Le bilan est tout aussi impressionnant du côté des mentors: "Depuis ses débuts, Duo for A Job a formé 850 mentors. Neuf sur dix d’entre eux continuent après leur première mission et un tiers d’entre eux comptent plus de quatre missions, récapitule Matthieu Le Grelle.

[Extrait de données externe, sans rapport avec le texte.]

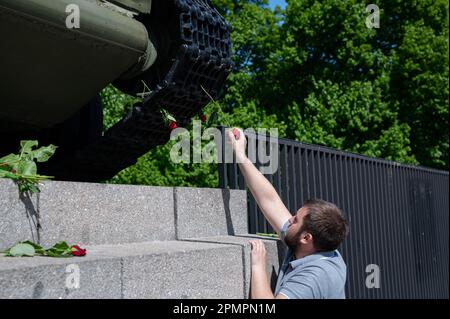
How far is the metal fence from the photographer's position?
17.6 ft

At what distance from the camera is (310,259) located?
3.31 meters

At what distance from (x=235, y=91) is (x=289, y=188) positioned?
45.9 ft

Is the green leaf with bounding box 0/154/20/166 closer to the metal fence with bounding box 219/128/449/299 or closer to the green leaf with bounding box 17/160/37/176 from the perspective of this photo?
the green leaf with bounding box 17/160/37/176

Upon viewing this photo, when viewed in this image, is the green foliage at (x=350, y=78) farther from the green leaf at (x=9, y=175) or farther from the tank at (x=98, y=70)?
the green leaf at (x=9, y=175)

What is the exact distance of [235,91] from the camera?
19.1 metres

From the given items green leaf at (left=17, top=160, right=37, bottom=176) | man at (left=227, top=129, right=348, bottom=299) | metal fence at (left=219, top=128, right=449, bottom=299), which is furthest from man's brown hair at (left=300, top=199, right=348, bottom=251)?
green leaf at (left=17, top=160, right=37, bottom=176)

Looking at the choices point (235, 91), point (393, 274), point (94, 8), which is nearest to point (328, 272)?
point (94, 8)

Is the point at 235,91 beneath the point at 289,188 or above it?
above

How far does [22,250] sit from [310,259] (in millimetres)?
1433

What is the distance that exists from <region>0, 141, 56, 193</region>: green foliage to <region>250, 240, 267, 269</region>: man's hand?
1297 millimetres

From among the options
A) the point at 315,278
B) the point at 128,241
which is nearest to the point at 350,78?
the point at 128,241

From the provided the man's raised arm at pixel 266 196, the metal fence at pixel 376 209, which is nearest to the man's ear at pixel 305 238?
the man's raised arm at pixel 266 196

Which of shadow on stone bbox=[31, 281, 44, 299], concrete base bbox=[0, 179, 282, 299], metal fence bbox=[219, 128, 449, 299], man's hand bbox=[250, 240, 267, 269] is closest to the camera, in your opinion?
shadow on stone bbox=[31, 281, 44, 299]

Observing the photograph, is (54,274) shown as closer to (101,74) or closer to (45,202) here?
(45,202)
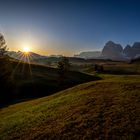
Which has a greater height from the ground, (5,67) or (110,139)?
(5,67)

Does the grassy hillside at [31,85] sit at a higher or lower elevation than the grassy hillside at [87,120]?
lower

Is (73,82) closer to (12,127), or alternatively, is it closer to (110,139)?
(12,127)

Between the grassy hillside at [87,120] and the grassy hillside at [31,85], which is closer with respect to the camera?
the grassy hillside at [87,120]

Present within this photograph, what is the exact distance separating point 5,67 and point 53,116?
136 ft

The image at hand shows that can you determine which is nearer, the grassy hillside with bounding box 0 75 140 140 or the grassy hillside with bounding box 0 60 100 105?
the grassy hillside with bounding box 0 75 140 140

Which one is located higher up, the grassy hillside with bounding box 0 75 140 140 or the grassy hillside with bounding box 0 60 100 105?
the grassy hillside with bounding box 0 75 140 140

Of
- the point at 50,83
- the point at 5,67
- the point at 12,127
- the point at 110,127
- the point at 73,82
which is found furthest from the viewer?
the point at 73,82

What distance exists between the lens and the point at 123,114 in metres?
25.1

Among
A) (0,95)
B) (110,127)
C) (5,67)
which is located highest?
(5,67)

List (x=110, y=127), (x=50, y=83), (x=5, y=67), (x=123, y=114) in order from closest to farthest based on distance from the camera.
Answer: (x=110, y=127) → (x=123, y=114) → (x=5, y=67) → (x=50, y=83)

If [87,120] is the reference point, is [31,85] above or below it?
below

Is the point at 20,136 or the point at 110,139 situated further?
the point at 20,136

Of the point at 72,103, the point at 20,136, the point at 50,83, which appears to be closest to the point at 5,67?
the point at 50,83

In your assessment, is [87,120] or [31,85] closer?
[87,120]
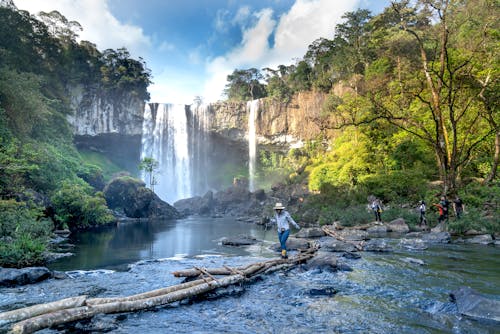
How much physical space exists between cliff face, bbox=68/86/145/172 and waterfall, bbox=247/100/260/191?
Result: 19.2m

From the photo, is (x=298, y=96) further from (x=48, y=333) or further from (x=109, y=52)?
(x=48, y=333)

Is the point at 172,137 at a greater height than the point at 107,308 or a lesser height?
greater

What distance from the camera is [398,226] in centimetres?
1783

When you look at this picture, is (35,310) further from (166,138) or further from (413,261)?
(166,138)

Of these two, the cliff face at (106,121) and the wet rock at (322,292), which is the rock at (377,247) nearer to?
the wet rock at (322,292)

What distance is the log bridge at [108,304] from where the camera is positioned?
4.59m

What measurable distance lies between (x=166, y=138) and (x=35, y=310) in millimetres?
52629

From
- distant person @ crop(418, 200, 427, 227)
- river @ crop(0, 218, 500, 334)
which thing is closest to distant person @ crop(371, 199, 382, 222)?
distant person @ crop(418, 200, 427, 227)

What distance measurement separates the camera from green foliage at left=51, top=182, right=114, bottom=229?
2316 centimetres

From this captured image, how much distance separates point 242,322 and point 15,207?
14.3 meters

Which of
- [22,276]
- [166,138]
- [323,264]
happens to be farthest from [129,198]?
[323,264]

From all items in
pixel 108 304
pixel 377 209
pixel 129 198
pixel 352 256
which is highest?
pixel 129 198

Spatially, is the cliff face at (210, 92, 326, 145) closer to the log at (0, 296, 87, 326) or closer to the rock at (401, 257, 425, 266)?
the rock at (401, 257, 425, 266)

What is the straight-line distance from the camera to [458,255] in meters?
10.7
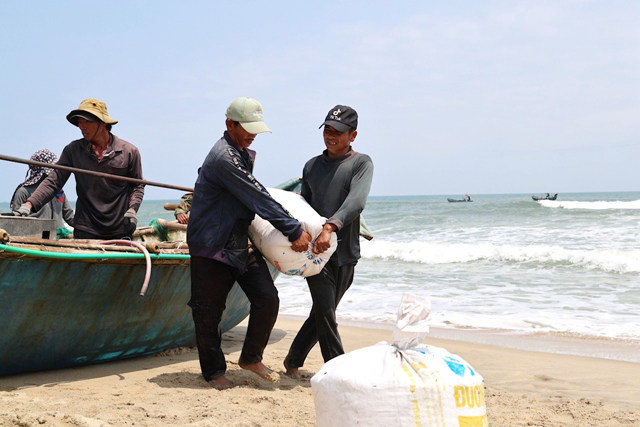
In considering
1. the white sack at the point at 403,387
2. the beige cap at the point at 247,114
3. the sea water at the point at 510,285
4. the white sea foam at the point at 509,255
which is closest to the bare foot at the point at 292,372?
the beige cap at the point at 247,114

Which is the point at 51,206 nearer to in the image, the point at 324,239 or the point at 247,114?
the point at 247,114

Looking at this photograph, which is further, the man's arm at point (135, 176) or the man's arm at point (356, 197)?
the man's arm at point (135, 176)

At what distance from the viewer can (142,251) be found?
12.6 feet

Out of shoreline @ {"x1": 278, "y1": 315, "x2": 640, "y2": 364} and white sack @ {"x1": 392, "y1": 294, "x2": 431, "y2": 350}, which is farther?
shoreline @ {"x1": 278, "y1": 315, "x2": 640, "y2": 364}

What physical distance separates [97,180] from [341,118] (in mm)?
1710

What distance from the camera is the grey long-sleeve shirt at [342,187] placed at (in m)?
3.59

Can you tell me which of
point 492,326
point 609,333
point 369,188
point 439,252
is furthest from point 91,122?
point 439,252

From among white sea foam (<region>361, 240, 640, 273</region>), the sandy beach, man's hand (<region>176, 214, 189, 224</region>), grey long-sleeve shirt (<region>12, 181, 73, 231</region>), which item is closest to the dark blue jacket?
the sandy beach

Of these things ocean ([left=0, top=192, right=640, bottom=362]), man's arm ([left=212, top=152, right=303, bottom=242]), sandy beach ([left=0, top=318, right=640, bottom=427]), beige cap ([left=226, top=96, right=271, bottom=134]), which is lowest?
ocean ([left=0, top=192, right=640, bottom=362])

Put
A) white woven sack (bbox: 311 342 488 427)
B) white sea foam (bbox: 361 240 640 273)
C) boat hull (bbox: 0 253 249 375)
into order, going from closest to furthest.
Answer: white woven sack (bbox: 311 342 488 427) < boat hull (bbox: 0 253 249 375) < white sea foam (bbox: 361 240 640 273)

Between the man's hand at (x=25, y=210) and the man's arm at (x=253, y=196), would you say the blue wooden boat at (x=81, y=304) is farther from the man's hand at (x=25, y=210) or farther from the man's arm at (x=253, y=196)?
the man's arm at (x=253, y=196)

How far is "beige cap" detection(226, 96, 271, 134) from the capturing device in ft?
11.1

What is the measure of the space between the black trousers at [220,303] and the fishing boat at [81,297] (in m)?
0.40

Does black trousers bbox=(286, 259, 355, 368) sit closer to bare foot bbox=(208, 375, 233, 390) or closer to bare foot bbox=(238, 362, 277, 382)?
bare foot bbox=(238, 362, 277, 382)
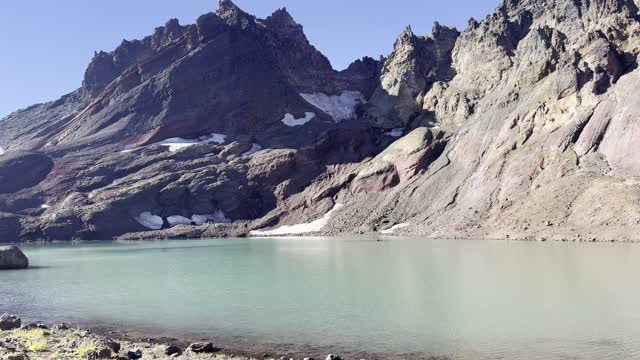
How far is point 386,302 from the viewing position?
27.9 meters

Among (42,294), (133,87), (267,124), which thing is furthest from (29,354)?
(133,87)

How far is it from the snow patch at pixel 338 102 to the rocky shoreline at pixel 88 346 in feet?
470

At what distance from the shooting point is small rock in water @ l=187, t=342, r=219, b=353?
19.5 meters

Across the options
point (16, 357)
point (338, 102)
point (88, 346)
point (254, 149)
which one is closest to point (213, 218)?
point (254, 149)

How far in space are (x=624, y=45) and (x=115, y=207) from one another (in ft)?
325

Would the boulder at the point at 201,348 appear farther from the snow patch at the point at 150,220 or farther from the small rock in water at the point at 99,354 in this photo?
the snow patch at the point at 150,220

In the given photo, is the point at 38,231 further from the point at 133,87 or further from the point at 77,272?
the point at 77,272

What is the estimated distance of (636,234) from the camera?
59.2 metres

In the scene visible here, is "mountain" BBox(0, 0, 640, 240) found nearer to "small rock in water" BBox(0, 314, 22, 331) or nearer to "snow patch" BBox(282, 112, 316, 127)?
"snow patch" BBox(282, 112, 316, 127)

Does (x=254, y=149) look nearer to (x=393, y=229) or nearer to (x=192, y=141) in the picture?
(x=192, y=141)

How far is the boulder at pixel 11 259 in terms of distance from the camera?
5116 cm

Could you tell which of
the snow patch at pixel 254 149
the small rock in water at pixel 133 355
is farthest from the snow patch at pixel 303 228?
the small rock in water at pixel 133 355

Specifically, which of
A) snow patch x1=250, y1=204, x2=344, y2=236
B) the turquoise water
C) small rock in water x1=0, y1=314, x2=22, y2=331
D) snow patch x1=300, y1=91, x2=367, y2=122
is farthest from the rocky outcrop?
small rock in water x1=0, y1=314, x2=22, y2=331

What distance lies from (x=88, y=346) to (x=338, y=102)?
15851cm
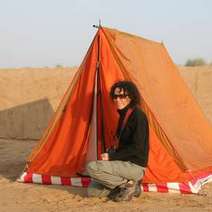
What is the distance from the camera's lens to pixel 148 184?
22.0 ft

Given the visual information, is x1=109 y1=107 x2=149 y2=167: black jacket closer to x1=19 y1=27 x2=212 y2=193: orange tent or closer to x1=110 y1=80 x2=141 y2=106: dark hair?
x1=110 y1=80 x2=141 y2=106: dark hair

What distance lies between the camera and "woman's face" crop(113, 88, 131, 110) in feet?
19.8

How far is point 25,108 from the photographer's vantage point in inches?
609

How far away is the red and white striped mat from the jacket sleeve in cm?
91

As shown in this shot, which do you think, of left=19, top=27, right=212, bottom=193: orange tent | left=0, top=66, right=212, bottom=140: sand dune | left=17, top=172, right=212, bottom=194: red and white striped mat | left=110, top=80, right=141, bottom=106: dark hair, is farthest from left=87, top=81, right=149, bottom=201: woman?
left=0, top=66, right=212, bottom=140: sand dune

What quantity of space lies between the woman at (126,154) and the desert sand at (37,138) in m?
0.22

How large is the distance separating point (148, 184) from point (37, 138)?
8.42 meters

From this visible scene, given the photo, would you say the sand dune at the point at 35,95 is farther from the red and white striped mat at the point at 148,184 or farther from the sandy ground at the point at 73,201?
the sandy ground at the point at 73,201

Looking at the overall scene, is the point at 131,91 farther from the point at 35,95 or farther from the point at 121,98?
the point at 35,95

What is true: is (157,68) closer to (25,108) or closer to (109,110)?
(109,110)

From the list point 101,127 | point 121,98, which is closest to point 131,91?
point 121,98

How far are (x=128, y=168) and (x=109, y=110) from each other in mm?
1285

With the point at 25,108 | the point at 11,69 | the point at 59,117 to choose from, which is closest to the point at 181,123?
the point at 59,117

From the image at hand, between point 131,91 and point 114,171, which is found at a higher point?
point 131,91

Avant d’ajouter: "Une des forces du projet est que si la recherche du job est la raison principale du duo, c’est aussi l’excuse pour que les deux personnes se rencontrent et apprennent à se connaître." Après une première expérience, les mentors reconsidèrent souvent leur conception de l’immigré, du réfugié, et parfois même de la ville ou du quartier où il vit.

©Duo for a Job

Formé à l’école de Médecins sans frontières et de la Croix Rouge internationale, pour le compte desquels il a opéré comme chargé de mission dans une série de pays en guerre (Syrie, Irak, Libye…), Matthieu Le Grelle travaille dans une optique de long terme. Avec son partenaire Frédéric Simonart, il dirige aujourd’hui une équipe de 40 personnes au départ de Bruxelles, avec des antennes à Anvers, Liège et Gand. Grâce aux donateurs (sociétés et fondations) qui soutiennent le projet, il gère cette année un budget de 3,2 millions d’euros. Son ASBL a aussi décroché l’an dernier un financement spécial auprès de la Fondation Degroof Petercam: il en va d’un million d’euros sur cinq ans, qui servira à soutenir son expansion internationale.

Objectif l’Europe

"Nous avons commencé à prospecter le terrain à Paris il y a près de deux ans, relève-t-il. J’ai été étonné par l’accueil réservé là-bas à notre programme. La France dispose d’un secteur associatif plus développé qu’en Belgique, mais il leur manquait un acteur comme Duo for a Job, avec pareille méthode et pareil public." L’ASBL va y répliquer son modèle, tout en l’adaptant aux spécificités locales. Elle y a déjà retenu l’attention de donateurs, qui l’ont inscrite dans leurs papiers. On peut citer la Fondation de France, ou encore la Fondation Solidarité de la Société Générale. Si tout se déroule bien, Lille suivra l’an prochain. Et ensuite? "Les Pays-Bas, l’Allemagne, l’Espagne et l’Italie sont dans nos cartons." Le modèle semble voué à l’exportation. Objectif chiffré: "Totaliser 5.000 duos dans les trois ans à venir."